TRUMBULL COUNTY Maintenance officials should not order supplies, prosecutor says
Two more companies have been added to the prosecutor's watch list.
By PEGGY SINKOVICH
and STEPHEN SIFF
VINDICATOR TRUMBULL STAFF
WARREN -- The county maintenance director and his assistant should be temporarily relieved from any responsibility for ordering supplies, the Trumbull County prosecutor says.
In a letter Friday, Dennis Watkins asked county commissioners to cease all purchases of janitorial supplies for two weeks to allow an inventory to be taken by employees borrowed from other departments.
When purchasing resumes, Watkins requests it take place under the supervision of Roselyn Ferris, the county administrator and clerk.
The prosecutor said two or three other people should share with her the responsibility of ordering supplies and verifying their arrival.
"I believe this would expedite the investigation and insure that the full truth is developed," Watkins wrote. "Obviously, it is unfair to innocent employees not to have the air cleared as quickly as possible."
Prosecutors and officers from the state Bureau of Criminal Identification and Investigation have been looking into purchasing by the county maintenance department for several weeks since The Vindicator first reported questionable practices by the county in early August.
On Wednesday, commissioners followed another of Watkins' recommendations and ordered maintenance department officials to buy only from companies selected through the state purchasing program.
Tony Delmont, the maintenance department director, could not be reached.

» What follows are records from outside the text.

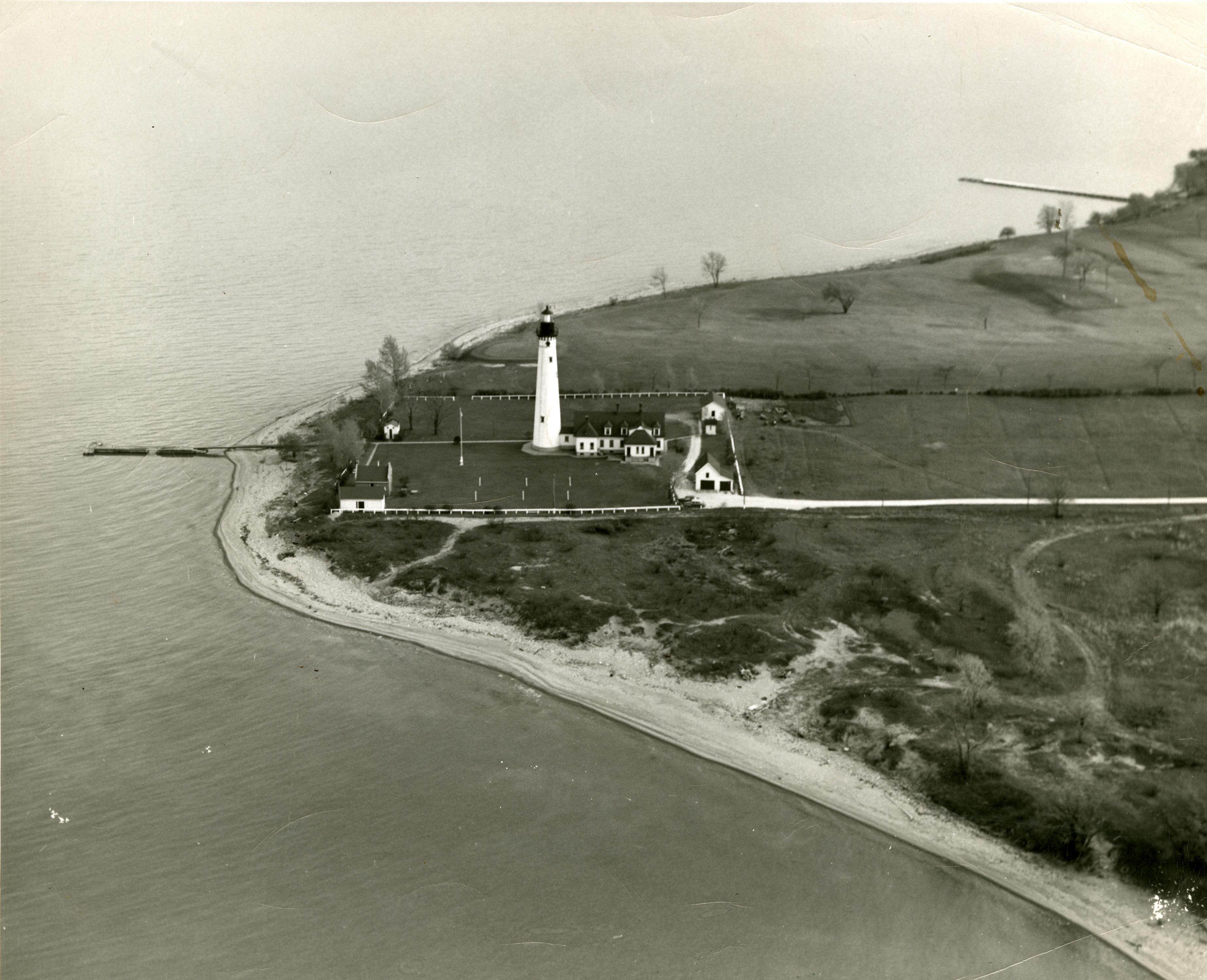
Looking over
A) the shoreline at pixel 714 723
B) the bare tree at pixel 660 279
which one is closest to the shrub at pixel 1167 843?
the shoreline at pixel 714 723

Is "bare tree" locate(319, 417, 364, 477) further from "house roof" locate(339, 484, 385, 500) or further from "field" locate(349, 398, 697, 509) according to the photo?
"house roof" locate(339, 484, 385, 500)

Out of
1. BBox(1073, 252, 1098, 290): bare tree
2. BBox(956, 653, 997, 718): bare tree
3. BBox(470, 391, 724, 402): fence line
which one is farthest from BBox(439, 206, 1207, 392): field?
BBox(956, 653, 997, 718): bare tree

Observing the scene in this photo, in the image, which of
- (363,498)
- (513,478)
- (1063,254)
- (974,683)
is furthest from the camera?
(1063,254)

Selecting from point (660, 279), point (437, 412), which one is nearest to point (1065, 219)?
point (660, 279)

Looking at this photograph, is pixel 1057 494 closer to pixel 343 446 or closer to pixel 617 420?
pixel 617 420

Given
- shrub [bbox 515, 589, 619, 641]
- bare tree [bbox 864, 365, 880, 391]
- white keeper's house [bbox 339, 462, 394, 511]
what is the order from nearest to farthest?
shrub [bbox 515, 589, 619, 641] → white keeper's house [bbox 339, 462, 394, 511] → bare tree [bbox 864, 365, 880, 391]

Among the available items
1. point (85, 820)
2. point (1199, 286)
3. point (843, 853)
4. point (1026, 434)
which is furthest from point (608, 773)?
point (1199, 286)
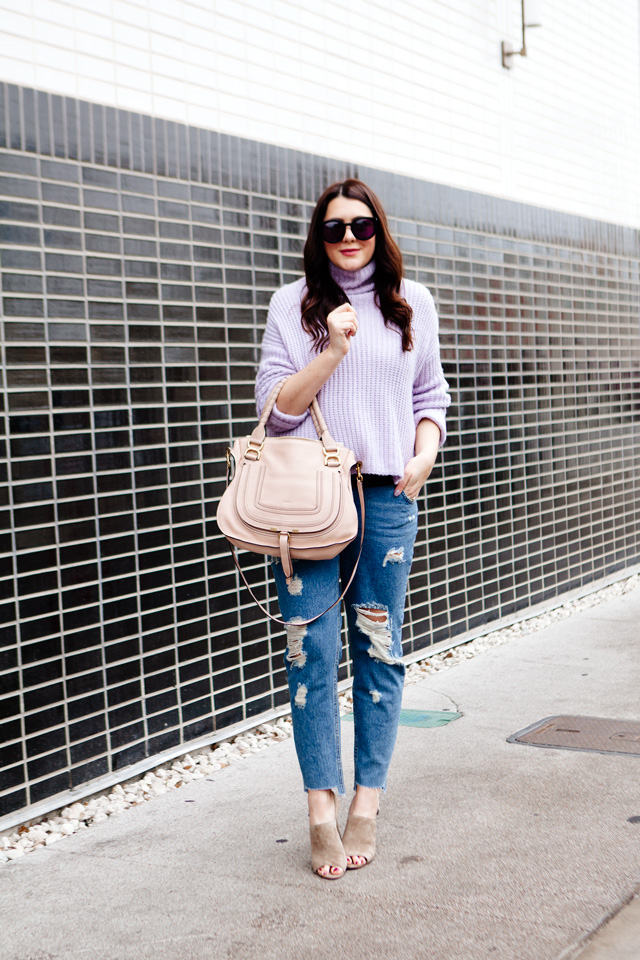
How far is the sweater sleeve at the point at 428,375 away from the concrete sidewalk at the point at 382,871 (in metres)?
1.20

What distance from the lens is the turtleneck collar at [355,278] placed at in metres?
3.06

His assistant is Patti Patros.
The prosecutor's recommendation will likely be acted upon Monday, said Commissioner Michael O'Brien. Commissioners James Tsagaris and Joseph J. Angelo Jr. could not be reached.
In Friday's letter, Watkins also told commissioners "serious questions have arisen" concerning two more companies, Envirochemical Inc. and Kinzua Environmental, both of which sell janitorial supplies to the county.
Officials from the two Cleveland companies could not be reached.
Kinzua did $38,154 worth of business with the county last year; Envirochemical did $161,844 worth.
Watkins wrote in the letter that on Friday, Ernie Cook, chief deputy at the sheriff's department, complained about a July 12 order from Envirochemical.
"He [Cook] stated that a Vindicator reporter approached him regarding the purchase and wanted to know what the sheriff's department knew about it," Watkins' letter stated.
"Chief Cook indicated that he knew nothing about it. Chief Cook talked to sheriff's office employees and found a can of the product.
"In short, he told me that he would never purchase spray glass cleaner for nearly $8 a can. The county paid $191 on July 25, 2002, for two cases of cleaner, which contained a total of 24 cans, 12 per case."
The companies join Lid Chem Inc. and Tri-County Supplies, two companies that have no listed phone number and operate from the same Canfield home, and Central Service and Supply, of Brookfield, on the prosecutor's watch list. In a letter to commissioners, Watkins said that officials from these companies did not cooperate with his investigation and refused to furnish business records.
Lid Chem and Tri-County Supplies have collected $800,000 in county checks through the maintenance department since 1993.
Central Service and Supply has made $113,000 from the county since 2000.